No, Everybody Doesn’t Do Loan Fraud

Posted March 26th, 2007 | View Comments

A seller of mine received an offer recently with the following clause in it:

Seller to contribute 10,000 referral fee to [deleted] Financial at close of escrow.

Where do I begin? According to the attorney I spoke to (disclaimer: I am not a lawyer), believe it or not this may not be a RESPA violation according to the letter of the law, inasmuch as it’s not one settlement provider providing a kickback to another settlement provider, but one of the parties to the transaction doing the kickback. However, this certainly violates the spirit of RESPA, the intent of which was to lower consumers’ settlement costs.

As it turns out, however, the purpose of this “referral fee”, was to refund cash to the buyer. As the lawyer was nice enough to confirm for me, that pretty much unambiguously constitutes loan fraud, since money in the settlement statement going to some third party lender was actually being returned to the buyer. That’s a no-no, as you can read about here, or in even more detail here.

There’s also a possible code of ethics violation here, inasmuch as section 16.16 of the Realtor® code of ethics prevents the buyer’s agent from using the purchase agreement to negotiate a commission, which this offer effectively does. But let’s leave that aside for a moment, because the agent in this transaction was writing up the offer the buyer asked her to write. (Actually, the agent in this case struck me as pretty much an honest albeit newer agent who was being asked to do dishonest things — not as the one leading the charge over the cliff).

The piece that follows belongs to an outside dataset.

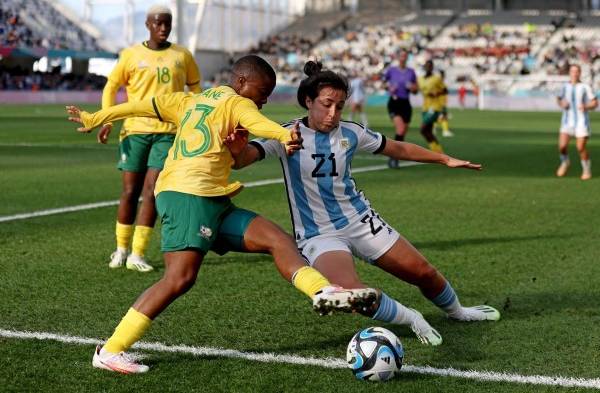 Cambios permiten creer a Argentina; Inglaterra gana con Walsh y China pelea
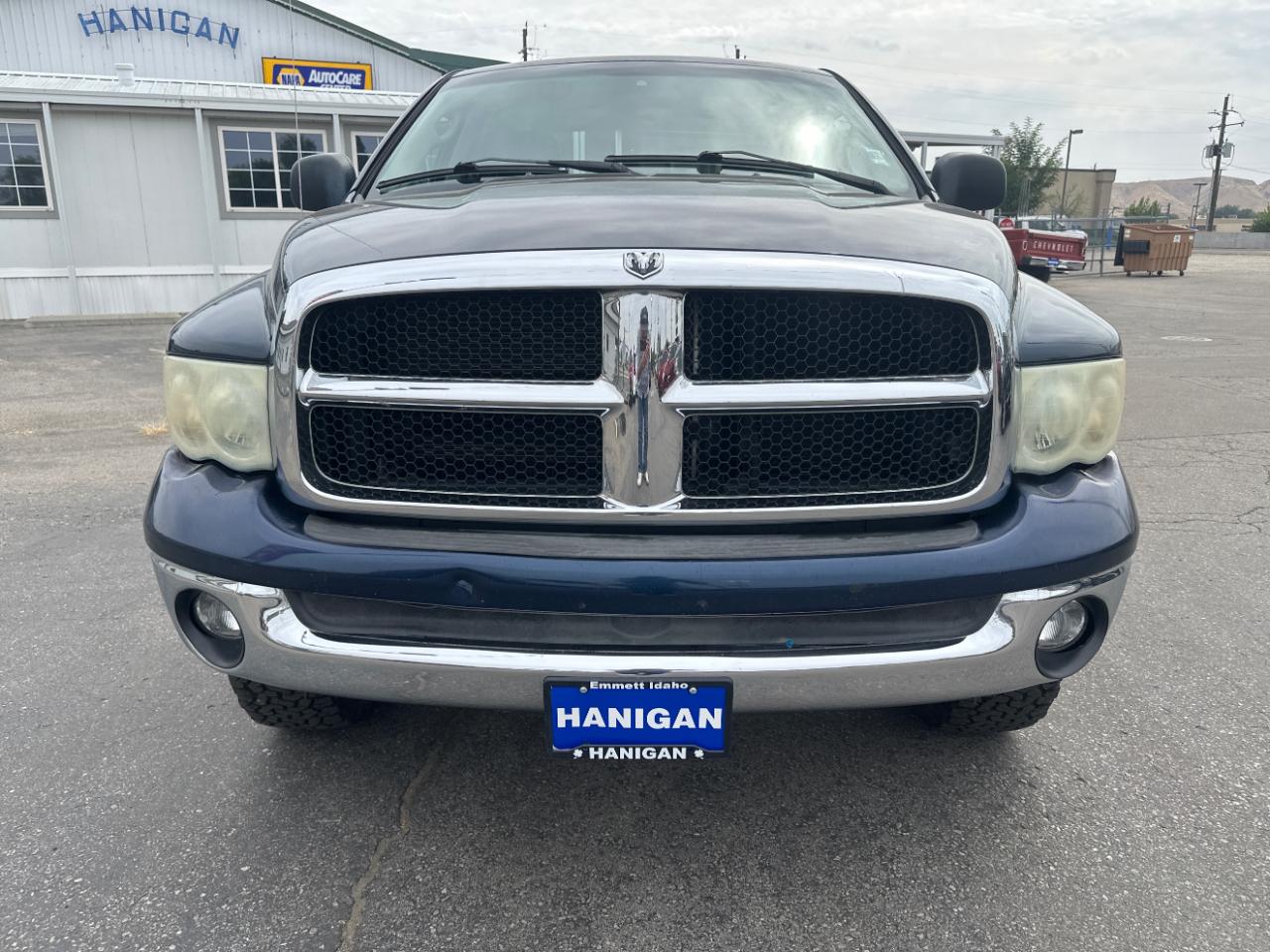 Dodge Ram 1500 4dr Quad Cab 140.5" WB 4WD SLT 2004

So, back to the loan fraud issue. Naturally, I advised the seller to counter out this part of the agreement, and we did so. This is when things really got entertaining. Through her agent, the buyer sent me a letter telling me that this “referral fee” must be included. When his agent educated him that doing business this way was illegal, the buyer’s response was — as you may have guessed from the title — “everybody does it”. We suggested a few different ways we might legally put the transaction together, but the buyer was adamant.

“Everybody does it.” Try that on the IRS when you evade your taxes. Or even better, try it on the policeman next time you’re caught doing 90 in a 65 mile per hour zone. Well, gee, officer, everybody does it.

When the agent discussed the issue with the buyer’s mortgage broker, the mortgage broker’s proposed “solution” was to have the seller just kick back the money to the buyer outside of escrow, without writing anything up. No doubt this approach was informed by the age-old ethical principle: “Murder is not a crime if you bury the bodies deeply enough so you don’t get caught.”

Interestingly, California’s Department of Real Estate, which lists for public use the license history and disciplinary actions against any licensee you may want to look up, shows for “[deleted] Financial” that one of the corporate officers had a suspension of his real estate license at one point.

Consumers, a good starting point when you’re selecting a real estate company or mortgage broker is to check the Department of Real Estate’s license information. Anyone who was crooked enough, often enough, to get the DRE’s attention probably is a bit shadier than you might feel comfortable with. Yet there are literally thousands of licensees in there who don’t have any disciplinary remarks in there.

And the reason? Everybody doesn’t do it.

  • http://www.reagentinct.com Athol Kay

    The concept of the buyer rebates changing the Loan To Value ratio is interesting too.

    $200,000 house, buyer puts $20,000 down and it’s a 10% LTV.

    Buyer gets a $10,000 rebate = $10,000 down and it’s a 5% LTV.

    Does “On the HUD-1, or it shouldn’t be done” loosely sum it all up?

  • http://www.sacramento-home.com/real-estate-agents/ John Lockwood

    I think that couplet sums it up perfectly! Also I think you’ve clarified just why it’s fraudulent not to disclose the kickback to the buyer.